Data Measurements for Decentralized Data Markets
Charles Lu, Mohammad Mohammadi Amiri, Ramesh Raskar
TL;DR
The paper tackles the challenge of seller selection in decentralized data markets by introducing federated data measurements that signal data value without exposing raw data. Buyers generate a private query from their data embeddings and receive measurements from sellers; these measurements are mapped through a set of relevance and diversity metrics to rank sellers and anticipate downstream performance. Empirical results across 20 computer vision datasets and MedMNIST tasks show relevance metrics excel at ranking, while diversity metrics correlate with generalization performance, with robustness to duplicates and noise demonstrated and misreporting mitigated via multiple queries.
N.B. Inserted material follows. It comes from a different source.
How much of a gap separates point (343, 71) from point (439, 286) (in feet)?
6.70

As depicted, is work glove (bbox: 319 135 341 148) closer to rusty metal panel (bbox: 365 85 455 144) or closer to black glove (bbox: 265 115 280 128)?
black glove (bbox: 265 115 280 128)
The work demonstrates a privacy-preserving, scalable approach to data valuation that can lower search costs and enable more equitable, broker-less data marketplaces, while outlining practical limitations and directions for future enhancements.
Abstract
Decentralized data markets can provide more equitable forms of data acquisition for machine learning. However, to realize practical marketplaces, efficient techniques for seller selection need to be developed. We propose and benchmark federated data measurements to allow a data buyer to find sellers with relevant and diverse datasets. Diversity and relevance measures enable a buyer to make relative comparisons between sellers without requiring intermediate brokers and training task-dependent models.